It’s been quite the couple of weeks in US politics. Momentous events in the space of just a few days. Based on how much has happened in such a short time, it may be quite a long ride to November! I thought this week I would be “opportunistically topical” and talk about succession in the business context.
The first thing to say is you will experience the pros and cons of succession many times in your career. Tenures are typically quite short. Average tenure of CEOs is about 7 years, but the median is less than 5, reflecting a minority of long service CEOs and the rest lasting about one “presidential term”. CMO and CFO tenure is shorter still, often as little as 2-3 years. So, in a 30–40-year career you are going to see a lot of succession, much of it churn. This remains one of the critical reasons that founders often win. They enjoy longevity of tenure, strategy and focus which allows sustained strengthening of execution because of that stability. It’s also why the long tenure CEOs often have better track records, even if they experience some inevitable bumps along the way. The corporate model often eschews stability. My belief is that’s because many businesses don’t have multi-year strategic vision and roadmaps, so the price of change is misunderstood. The long-term is often reduced to thematic missions and the business is run-in short-term cycles defined by a cost saving transformation or a particular project like a piece of M&A or a major innovation. Hence once again, and apologies for repetition, the absence of strategy puts everything in play, including leadership churn. Inevitably, it follows that succession will be opportunistic as there is no roadmap to recruit against. In fact, often the succession plan is designed to delegate the design of a roadmap to the new incumbent, with all the uncertainty that will likely bring, especially if they design a solution purely for the next short-term cycle.

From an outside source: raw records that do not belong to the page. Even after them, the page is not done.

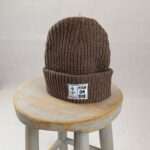 Fish Or Die Beanie- Light Brown
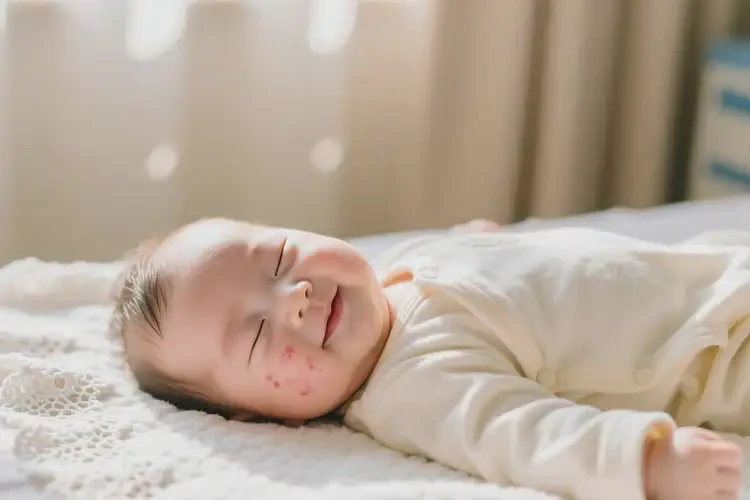 寶寶面部起濕疹可以治好嗎(圖4)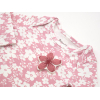 Набір дитячого одягу Miniworld з квіточками (16350-62G-pink) зображення 6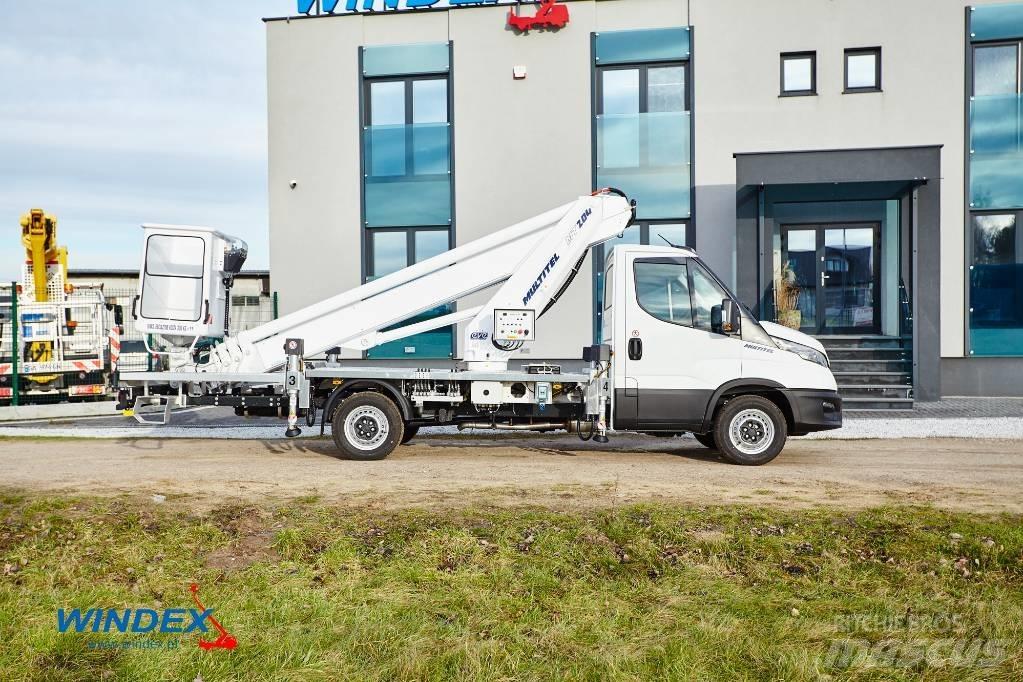 Multitel MT 204 EX Plataformas aéreas montadas em camião
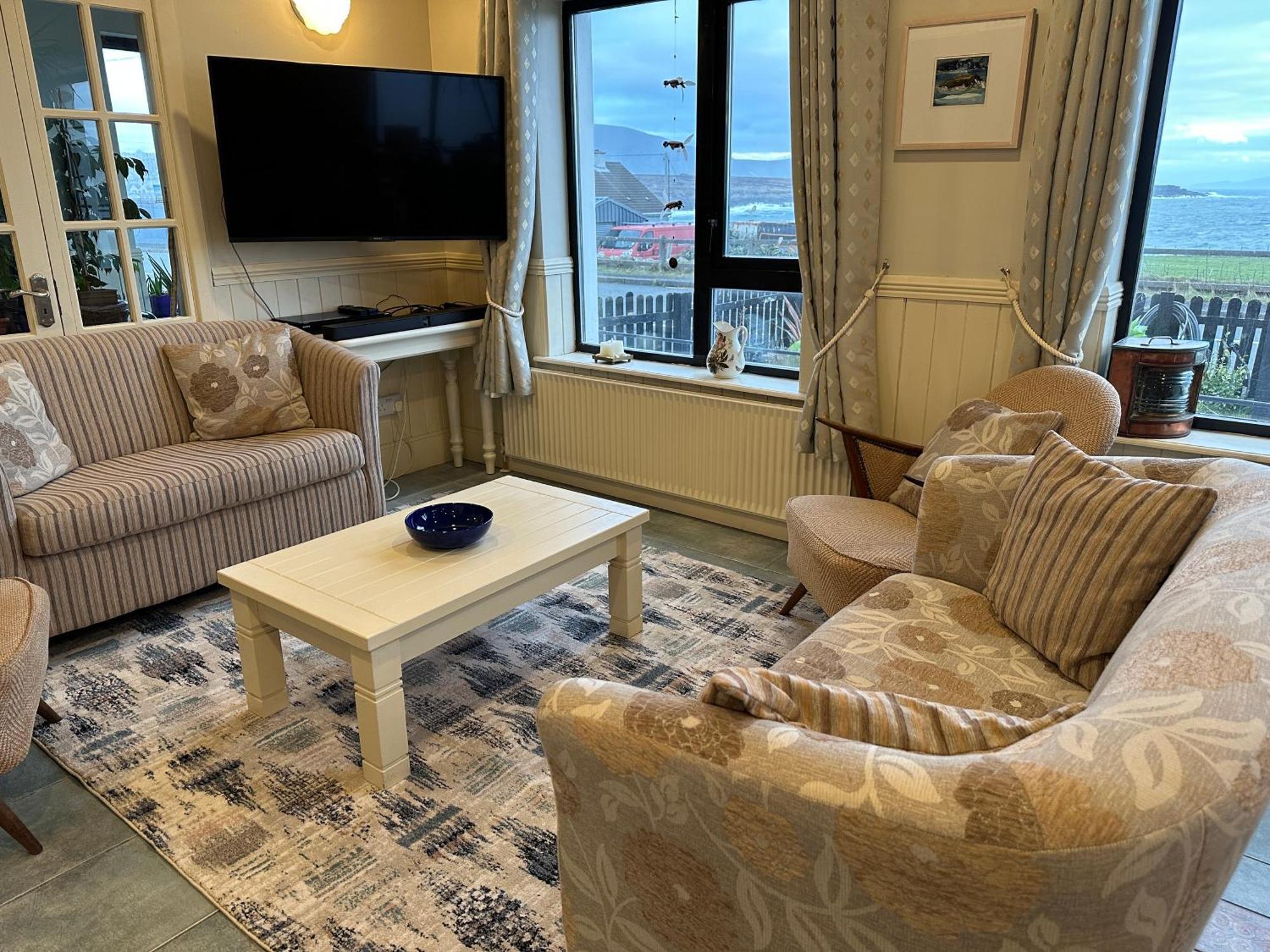 Teach Cruachan Bed&Breakfast Dooagh Exterior foto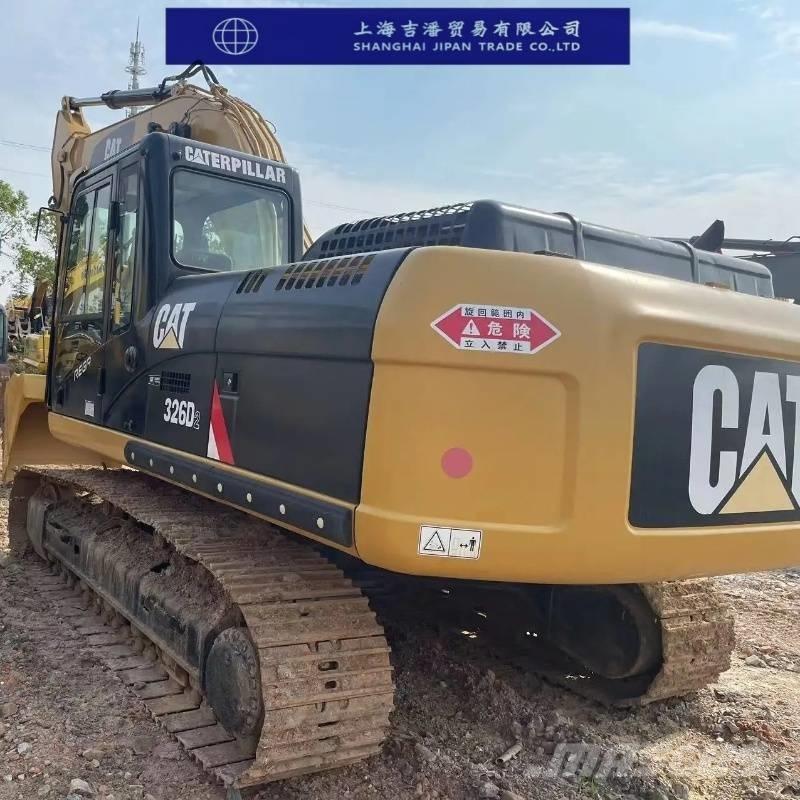 CAT 326 D Raupenbagger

Well organized succession has various dimensions. Firstly, optionality. If you have a long-term plan and leadership, you will not know when succession will happen and will be able to look at people “ready now” and focus on some high-fliers “getting-ready”. As circumstances and your business evolve, you will be glad for this optionality. Second, I continue to believe far too much emphasis is placed on CEOs only. The best organizations will have long-term plans and long-term management teams with all the requisite skills to implement the strategy. Balance is needed in functional skills, experience, tenure and contribution to the team. Building the right team and seeing it prosper at full potential is a multi-year task. Prioritize continuity so that the team maintains momentum and adapts as the strategy demands. Finally, disruptive succession is a high risk, high reward play. When the current strategy and team has run out of ideas, or often just energy and vision, a more radical external solution can be sought. When this is the case, the challenge is to be extremely thoughtful and focus the disruption. Avoid “blank check” hiring where you look for someone to mix things up but without any constraints or continuity. This rarely works efficiently, nor is it necessary. When you do need to go outside, filter on leaders with a clear playbook you can understand in detail. Ensure they have followership, which means they can bring in key lieutenants to activate that playbook. Partner them with adaptable internal leaders who can embrace a new approach but also provide continuity and context in a trustworthy way.
Succession is something to be well prepared for, but to act on only as much as strictly necessary. Learn from founders that know the power of building something. Embrace multi-year strategy and long-term leadership groups that can turn ideas into much bigger reality. Give them time and tenure when they have a real roadmap to pursue.